(Task directions) Copy the data below verbatim, starting at the line that contains "When examining the" and continuing through the end of the data. Leave out any pictures.

-------- Data listing

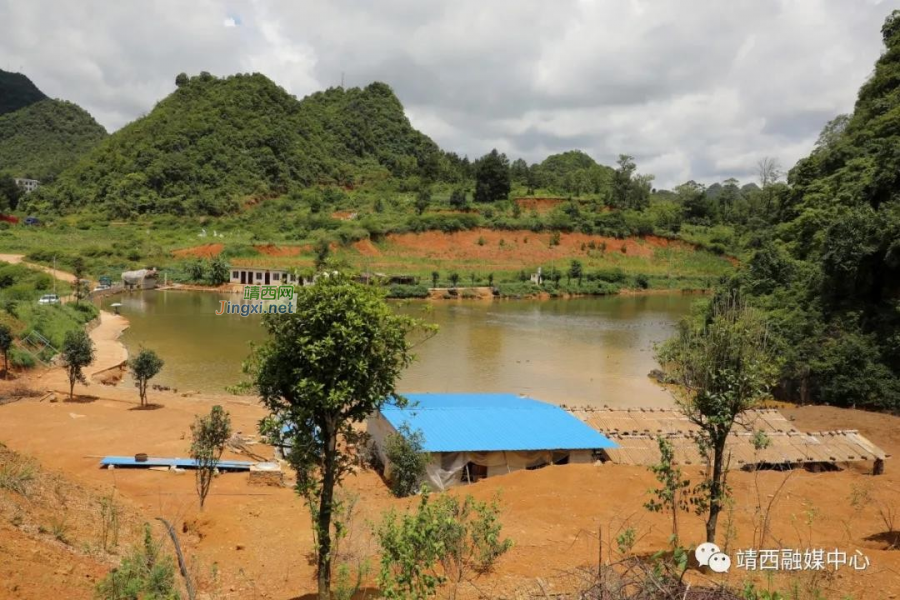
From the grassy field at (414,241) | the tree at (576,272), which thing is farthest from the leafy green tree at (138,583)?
the tree at (576,272)

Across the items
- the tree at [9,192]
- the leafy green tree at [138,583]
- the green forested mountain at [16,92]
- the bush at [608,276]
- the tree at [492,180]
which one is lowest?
the leafy green tree at [138,583]

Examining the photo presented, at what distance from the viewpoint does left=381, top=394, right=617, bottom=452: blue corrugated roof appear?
12953mm

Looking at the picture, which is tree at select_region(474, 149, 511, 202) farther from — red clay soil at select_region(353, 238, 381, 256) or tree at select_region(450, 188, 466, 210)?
red clay soil at select_region(353, 238, 381, 256)

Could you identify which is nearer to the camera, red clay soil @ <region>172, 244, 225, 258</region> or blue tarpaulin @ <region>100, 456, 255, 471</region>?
blue tarpaulin @ <region>100, 456, 255, 471</region>

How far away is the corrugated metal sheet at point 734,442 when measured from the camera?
541 inches

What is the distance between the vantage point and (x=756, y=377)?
7.21m

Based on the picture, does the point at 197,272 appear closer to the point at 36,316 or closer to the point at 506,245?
the point at 36,316

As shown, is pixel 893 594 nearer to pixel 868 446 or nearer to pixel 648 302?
pixel 868 446

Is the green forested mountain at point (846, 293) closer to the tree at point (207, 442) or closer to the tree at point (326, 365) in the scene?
the tree at point (207, 442)

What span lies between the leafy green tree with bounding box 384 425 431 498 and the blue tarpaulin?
3.50 meters

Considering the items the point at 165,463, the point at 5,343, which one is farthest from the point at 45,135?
the point at 165,463

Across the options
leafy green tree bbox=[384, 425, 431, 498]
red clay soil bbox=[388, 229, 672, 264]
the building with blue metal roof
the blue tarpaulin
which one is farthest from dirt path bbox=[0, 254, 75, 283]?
leafy green tree bbox=[384, 425, 431, 498]

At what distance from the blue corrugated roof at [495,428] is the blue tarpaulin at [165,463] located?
11.1ft

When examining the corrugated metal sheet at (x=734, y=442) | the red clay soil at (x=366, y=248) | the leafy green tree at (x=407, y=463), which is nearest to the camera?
the leafy green tree at (x=407, y=463)
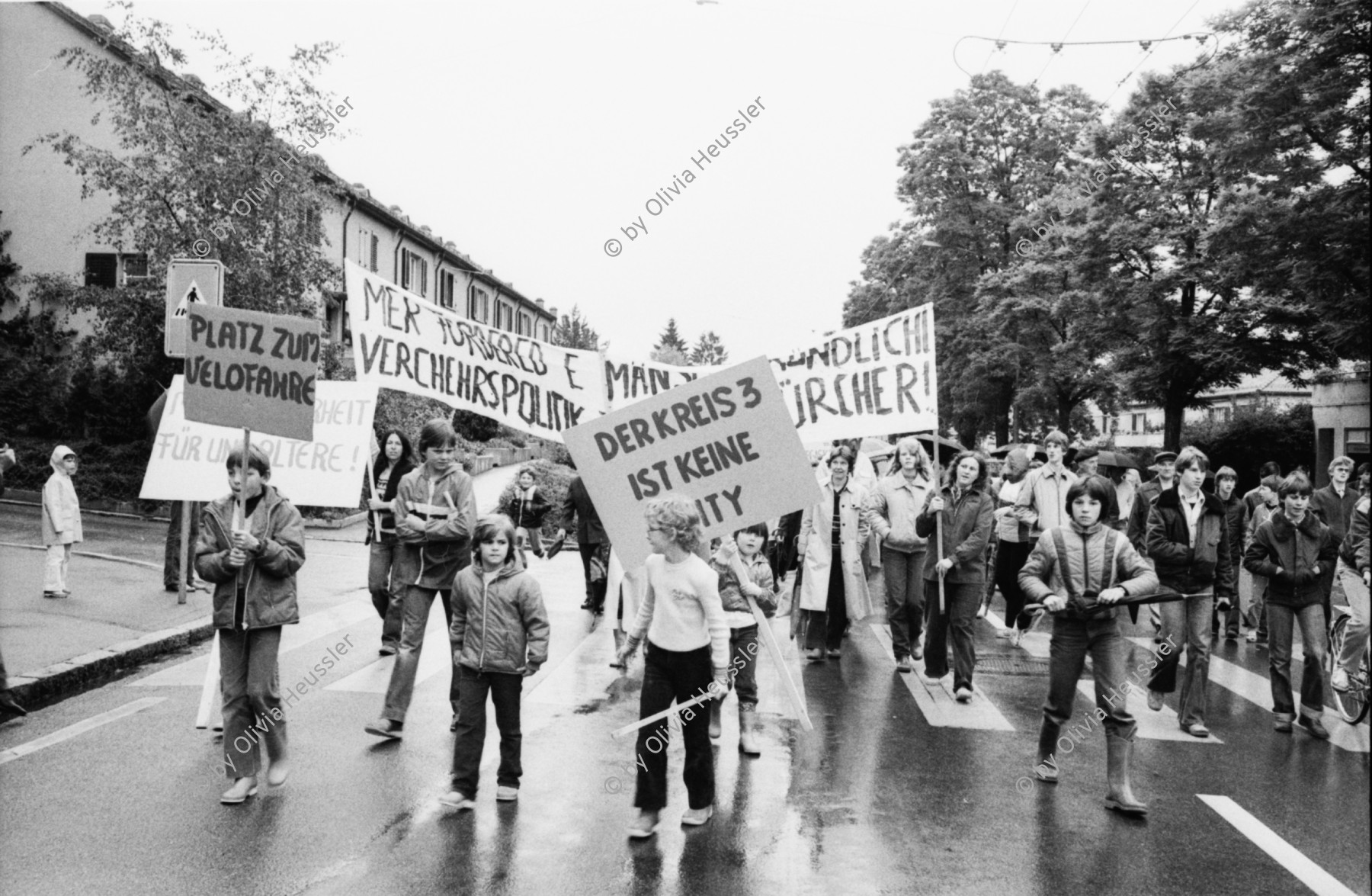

----------------

(Response)
When examining the corrugated metal sheet at (x=734, y=442) | the red clay soil at (x=366, y=248) | the leafy green tree at (x=407, y=463), which is nearest to the camera?
the leafy green tree at (x=407, y=463)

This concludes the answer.